Malaga Airport goes greener


Passengers walk in front of the vertical garden in the main hall of Terminal 3 at Malaga Airport. francis silva


  • Aena has installed four vertical gardens with more than 10,000 plants in the terminal building to enhance environmental quality and the wellbeing of travellers

In these times of pandemic, Malaga Airport is taking advantage of the reduction in traffic due to the travel restrictions and making improvements to its facilities. And one very striking change is the installation of vertical gardens in different parts of the building.

The project consists of four large green screens which will create one of the biggest 'indoor parks' of this type in Andalucía, covering 400 square metres in total. One of the vertical gardens is in the main hall of Terminal 3 and is 200 square metres in size, explained Ignacio Benthem, the head of ACER Espacios Naturales, a company specialising in gardening which won the contract when it was put to tender by the airport operator Aena early last year.

Setting up the structures for the gardens was complicated because of the places designated for their locations. It has required specific architectural planning and specialist welders, working on lifting platforms. This part of the work has always been carried out at night to minimise inconvenience for passengers.

Malaga Airport goes greener

More than 10,000 plants have been cultivated on these supports. Each vertical garden is equipped with a smart system which measures the degree of humidity and automatically injects water and fertiliser into the soil when needed. This optimises consumption to the maximum.

"The maintenance is totally automised. All that is needed is a check once a month to see how the plants are doing," said Benthem. During the first year, this task will be carried out by the installation company.

With regard to the plants themselves, Bentham explained that more than 22 different species have been used to make up the compositions and the combination of shapes and colours. These include alternanthera, caladium, cerastium, chamaedorea, chlorophytum, drosanthemum, euonimus, helxine, heuchera, hosta, lobularia, ophiopogon, pittosporum and tradescantia.

He pointed out that these are international, not native, species, and they have been selected because they are very resistant: "They survive well in hostile environments, with little light and little maintenance."

In fact, this week the vertical gardens will benefit from special illumination which has been designed to encourage growth in indoor plants, because there is not enough natural light. This will be the final step before the works on creating this indoor garden are complete

What are they for?

The initiative, which has cost more than 200,000 euros, is not just meant to look attractive. In fact there are several objectives, including improving the wellbeing of travellers. According to studies on which Aena has based this project, plants have a tranquilising effect on people who are stressed and a stimulating effect on those who are tired. They also have numerous environmental benefits.

Vegetation contributes to the removal of CO2 from the atmosphere , and the plants produce oxygen. They also 'clean' the air by capturing suspended particles and dust, and they regulate the level of humidity. At the same time, they are able to absorb noxious substances such as aerosols, formaldehydes and carbon monoxide, which stick to their tissues. All this has a favourable effect on respiration and health in general and that, in these times marked by Covid, is something for which we can all be grateful.

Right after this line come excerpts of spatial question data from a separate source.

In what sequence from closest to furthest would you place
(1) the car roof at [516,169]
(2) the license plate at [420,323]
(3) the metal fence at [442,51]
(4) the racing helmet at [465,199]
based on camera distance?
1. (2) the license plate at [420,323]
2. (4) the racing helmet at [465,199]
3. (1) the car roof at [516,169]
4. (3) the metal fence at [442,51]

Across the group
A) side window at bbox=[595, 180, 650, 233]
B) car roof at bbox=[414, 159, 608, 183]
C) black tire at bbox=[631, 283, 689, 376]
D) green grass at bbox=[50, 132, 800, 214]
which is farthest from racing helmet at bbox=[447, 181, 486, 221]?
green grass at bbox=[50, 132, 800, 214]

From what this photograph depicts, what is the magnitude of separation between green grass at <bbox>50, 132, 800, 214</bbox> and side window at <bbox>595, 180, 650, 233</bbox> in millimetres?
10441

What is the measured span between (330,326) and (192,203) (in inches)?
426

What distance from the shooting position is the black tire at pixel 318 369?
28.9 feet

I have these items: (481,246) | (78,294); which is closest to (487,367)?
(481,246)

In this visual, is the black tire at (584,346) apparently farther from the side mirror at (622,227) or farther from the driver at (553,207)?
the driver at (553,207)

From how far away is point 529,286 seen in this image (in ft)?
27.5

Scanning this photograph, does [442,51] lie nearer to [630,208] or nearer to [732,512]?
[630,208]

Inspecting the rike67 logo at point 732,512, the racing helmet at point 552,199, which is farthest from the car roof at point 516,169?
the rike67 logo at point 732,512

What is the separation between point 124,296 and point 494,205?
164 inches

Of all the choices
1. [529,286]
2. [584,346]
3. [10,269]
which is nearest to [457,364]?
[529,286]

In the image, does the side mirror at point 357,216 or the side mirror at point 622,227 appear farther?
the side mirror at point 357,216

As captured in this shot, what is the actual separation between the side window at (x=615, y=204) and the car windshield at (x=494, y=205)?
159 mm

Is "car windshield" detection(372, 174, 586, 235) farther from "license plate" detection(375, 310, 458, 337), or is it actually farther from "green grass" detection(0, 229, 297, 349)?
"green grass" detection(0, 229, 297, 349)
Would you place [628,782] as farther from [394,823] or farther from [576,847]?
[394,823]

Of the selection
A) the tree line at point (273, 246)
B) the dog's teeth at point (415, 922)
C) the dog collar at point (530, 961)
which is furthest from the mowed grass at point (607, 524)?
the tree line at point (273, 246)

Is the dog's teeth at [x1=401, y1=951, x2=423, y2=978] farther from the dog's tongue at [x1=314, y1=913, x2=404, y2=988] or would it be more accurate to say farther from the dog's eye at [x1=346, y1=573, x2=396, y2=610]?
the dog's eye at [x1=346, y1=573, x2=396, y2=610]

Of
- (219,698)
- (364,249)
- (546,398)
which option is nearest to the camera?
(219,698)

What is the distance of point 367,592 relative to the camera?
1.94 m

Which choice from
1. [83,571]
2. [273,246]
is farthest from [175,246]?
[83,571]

Bentham says there are also other effects which may be less well-known to the general public, such as the fact that these panels act as barricades to the heat and cold from outside, and they are able to naturally reduce the indoor temperature by up to five degrees in the summer.

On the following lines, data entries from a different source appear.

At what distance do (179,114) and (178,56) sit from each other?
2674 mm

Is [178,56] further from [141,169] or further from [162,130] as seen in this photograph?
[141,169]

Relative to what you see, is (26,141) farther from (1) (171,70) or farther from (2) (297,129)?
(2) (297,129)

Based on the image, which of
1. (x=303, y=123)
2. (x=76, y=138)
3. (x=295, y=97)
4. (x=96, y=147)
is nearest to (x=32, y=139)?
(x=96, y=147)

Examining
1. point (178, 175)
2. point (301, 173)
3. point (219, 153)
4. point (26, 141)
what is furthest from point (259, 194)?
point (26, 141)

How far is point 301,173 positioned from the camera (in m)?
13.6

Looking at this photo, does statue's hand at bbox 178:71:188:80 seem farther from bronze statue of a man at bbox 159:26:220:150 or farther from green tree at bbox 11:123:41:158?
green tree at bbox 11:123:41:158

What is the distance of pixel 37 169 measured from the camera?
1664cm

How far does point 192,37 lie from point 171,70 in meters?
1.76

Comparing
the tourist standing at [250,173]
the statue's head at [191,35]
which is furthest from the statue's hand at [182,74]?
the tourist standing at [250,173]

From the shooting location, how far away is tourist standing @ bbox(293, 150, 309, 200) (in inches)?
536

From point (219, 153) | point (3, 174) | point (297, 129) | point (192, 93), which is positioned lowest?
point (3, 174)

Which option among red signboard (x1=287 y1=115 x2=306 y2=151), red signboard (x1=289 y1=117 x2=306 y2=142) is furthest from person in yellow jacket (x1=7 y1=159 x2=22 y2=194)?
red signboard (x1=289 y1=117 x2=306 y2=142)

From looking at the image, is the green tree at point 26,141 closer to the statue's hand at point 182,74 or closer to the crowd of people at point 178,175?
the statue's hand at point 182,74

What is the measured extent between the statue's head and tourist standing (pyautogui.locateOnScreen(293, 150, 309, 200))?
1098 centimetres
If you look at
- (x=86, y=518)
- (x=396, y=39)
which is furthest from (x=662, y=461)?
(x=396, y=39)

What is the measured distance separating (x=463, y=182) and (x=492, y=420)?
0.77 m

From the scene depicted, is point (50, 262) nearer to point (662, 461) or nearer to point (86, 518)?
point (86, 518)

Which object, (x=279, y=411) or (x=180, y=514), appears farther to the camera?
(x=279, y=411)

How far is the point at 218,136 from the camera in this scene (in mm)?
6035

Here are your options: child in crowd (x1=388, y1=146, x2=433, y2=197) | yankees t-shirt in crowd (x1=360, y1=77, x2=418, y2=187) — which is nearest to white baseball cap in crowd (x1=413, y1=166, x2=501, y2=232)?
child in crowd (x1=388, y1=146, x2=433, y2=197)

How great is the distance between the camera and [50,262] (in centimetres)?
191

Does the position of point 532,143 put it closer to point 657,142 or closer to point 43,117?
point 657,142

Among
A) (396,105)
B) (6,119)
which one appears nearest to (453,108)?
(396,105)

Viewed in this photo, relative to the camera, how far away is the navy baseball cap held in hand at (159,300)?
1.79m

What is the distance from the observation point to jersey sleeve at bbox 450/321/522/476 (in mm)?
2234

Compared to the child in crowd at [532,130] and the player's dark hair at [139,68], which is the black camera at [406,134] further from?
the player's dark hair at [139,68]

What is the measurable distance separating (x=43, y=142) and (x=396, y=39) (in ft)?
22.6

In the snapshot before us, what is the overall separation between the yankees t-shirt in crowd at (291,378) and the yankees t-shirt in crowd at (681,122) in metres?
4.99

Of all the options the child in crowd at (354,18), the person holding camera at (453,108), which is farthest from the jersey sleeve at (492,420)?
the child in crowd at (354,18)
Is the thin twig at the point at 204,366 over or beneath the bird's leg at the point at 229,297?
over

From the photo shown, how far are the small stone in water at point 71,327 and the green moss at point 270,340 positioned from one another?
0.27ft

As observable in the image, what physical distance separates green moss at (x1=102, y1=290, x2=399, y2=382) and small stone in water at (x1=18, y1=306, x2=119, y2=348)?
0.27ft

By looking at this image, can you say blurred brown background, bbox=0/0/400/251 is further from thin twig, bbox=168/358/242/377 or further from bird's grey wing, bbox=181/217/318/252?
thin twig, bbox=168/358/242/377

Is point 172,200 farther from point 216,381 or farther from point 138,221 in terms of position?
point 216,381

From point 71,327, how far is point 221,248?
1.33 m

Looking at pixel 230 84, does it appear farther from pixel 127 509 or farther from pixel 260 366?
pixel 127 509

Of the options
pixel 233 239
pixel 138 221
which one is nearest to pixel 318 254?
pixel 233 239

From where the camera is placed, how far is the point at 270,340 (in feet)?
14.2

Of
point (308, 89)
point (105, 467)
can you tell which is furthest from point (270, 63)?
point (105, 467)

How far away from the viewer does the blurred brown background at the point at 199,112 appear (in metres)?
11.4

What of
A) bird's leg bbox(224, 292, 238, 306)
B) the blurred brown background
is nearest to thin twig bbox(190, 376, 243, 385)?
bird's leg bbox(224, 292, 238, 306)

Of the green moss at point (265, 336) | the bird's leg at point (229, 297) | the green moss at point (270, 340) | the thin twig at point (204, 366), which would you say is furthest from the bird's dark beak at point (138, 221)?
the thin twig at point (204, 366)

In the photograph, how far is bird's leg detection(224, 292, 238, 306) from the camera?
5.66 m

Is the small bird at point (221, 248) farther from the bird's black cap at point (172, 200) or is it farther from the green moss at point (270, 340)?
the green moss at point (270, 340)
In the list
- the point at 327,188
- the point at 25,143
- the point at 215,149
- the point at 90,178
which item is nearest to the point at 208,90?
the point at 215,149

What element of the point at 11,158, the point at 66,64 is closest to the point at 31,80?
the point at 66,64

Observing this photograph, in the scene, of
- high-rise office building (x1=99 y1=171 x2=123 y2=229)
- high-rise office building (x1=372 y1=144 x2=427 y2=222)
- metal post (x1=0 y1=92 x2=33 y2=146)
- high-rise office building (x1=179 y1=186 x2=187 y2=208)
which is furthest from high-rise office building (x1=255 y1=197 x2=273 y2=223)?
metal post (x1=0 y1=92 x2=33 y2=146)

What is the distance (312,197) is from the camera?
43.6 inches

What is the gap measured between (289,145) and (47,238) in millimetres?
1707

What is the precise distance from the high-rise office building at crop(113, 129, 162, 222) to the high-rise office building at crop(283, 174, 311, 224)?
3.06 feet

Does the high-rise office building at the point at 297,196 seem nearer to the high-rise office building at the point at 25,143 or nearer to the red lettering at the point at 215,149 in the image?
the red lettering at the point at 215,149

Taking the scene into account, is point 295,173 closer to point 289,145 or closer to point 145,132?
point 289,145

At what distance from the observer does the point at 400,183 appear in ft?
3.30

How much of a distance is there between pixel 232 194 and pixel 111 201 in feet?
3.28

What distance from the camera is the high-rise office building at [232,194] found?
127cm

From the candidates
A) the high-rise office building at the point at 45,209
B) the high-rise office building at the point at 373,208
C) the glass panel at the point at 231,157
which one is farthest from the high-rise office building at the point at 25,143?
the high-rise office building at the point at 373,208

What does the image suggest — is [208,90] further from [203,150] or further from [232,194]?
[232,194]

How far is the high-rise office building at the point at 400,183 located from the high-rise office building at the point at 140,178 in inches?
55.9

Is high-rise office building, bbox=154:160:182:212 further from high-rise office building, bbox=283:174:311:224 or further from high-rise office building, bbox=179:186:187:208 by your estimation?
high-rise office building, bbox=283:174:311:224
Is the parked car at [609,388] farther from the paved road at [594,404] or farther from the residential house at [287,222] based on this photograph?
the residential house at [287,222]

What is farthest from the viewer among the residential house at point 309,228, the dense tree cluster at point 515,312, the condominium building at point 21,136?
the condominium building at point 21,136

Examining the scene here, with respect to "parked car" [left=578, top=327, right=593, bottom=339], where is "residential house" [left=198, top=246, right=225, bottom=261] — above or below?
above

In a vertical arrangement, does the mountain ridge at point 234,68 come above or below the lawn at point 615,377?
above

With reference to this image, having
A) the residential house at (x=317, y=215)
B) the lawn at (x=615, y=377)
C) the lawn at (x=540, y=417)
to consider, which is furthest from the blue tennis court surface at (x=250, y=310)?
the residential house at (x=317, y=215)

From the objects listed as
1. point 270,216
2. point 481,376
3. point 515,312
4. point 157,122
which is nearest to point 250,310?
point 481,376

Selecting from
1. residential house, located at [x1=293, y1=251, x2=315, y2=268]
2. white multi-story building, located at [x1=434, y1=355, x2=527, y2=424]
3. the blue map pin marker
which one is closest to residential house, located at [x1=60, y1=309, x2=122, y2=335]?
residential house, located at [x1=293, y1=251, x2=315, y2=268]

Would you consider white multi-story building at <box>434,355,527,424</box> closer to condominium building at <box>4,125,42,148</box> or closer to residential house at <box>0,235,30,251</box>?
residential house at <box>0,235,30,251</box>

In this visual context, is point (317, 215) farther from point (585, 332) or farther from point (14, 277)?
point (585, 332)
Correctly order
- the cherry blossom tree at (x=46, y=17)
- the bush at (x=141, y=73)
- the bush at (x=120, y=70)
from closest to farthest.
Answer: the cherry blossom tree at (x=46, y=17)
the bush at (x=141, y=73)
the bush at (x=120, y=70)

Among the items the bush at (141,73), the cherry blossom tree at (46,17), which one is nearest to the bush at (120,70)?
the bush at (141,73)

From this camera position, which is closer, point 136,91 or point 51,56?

They also help to reduce noise pollution, because the plants absorb sound waves and lower the level of decibels in the environment.

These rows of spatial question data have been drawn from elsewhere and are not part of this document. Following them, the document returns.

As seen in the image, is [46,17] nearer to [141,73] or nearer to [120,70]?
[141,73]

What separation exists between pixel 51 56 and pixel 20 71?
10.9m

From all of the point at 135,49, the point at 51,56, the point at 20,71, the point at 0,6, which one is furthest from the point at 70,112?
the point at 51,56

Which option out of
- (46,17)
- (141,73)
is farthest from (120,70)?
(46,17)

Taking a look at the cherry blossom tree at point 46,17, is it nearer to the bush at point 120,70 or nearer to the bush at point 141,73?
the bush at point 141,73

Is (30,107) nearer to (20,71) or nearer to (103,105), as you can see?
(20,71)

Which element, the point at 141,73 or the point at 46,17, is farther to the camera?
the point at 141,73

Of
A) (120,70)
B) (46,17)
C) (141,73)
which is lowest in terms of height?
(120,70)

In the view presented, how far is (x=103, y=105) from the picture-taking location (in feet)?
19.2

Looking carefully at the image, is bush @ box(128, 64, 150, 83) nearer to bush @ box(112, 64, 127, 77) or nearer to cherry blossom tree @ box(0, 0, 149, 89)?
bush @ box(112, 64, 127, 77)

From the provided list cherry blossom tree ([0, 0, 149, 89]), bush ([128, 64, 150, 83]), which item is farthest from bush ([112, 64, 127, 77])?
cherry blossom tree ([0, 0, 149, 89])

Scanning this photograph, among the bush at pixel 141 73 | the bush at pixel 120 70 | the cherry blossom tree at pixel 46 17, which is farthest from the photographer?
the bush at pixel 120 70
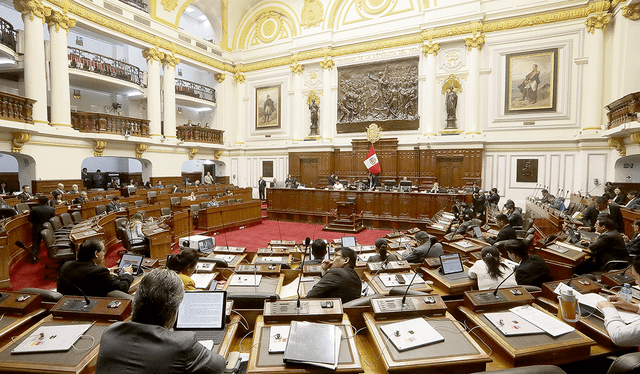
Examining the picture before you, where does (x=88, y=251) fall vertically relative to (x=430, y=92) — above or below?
below

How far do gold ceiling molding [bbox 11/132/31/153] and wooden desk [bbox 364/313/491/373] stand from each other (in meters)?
12.2

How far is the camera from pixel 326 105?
588 inches

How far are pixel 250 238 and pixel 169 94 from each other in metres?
9.57

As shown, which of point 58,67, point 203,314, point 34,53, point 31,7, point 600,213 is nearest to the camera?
point 203,314

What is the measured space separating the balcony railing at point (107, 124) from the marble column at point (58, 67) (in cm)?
71

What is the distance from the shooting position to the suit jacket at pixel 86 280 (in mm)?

The company responsible for this unusual project is also carrying out others on the Cosa del Sol, including the gardens of the Higuerón West development in Fuengirola, for which it has been commissioned by the developers, Urbania, and is using native vegetation such as pine and olive trees.

It is also remodelling the gardens at the Almenara hotel in Sotogrande, and looking after the maintenance of several luxury villas in La Zagaleta residential development.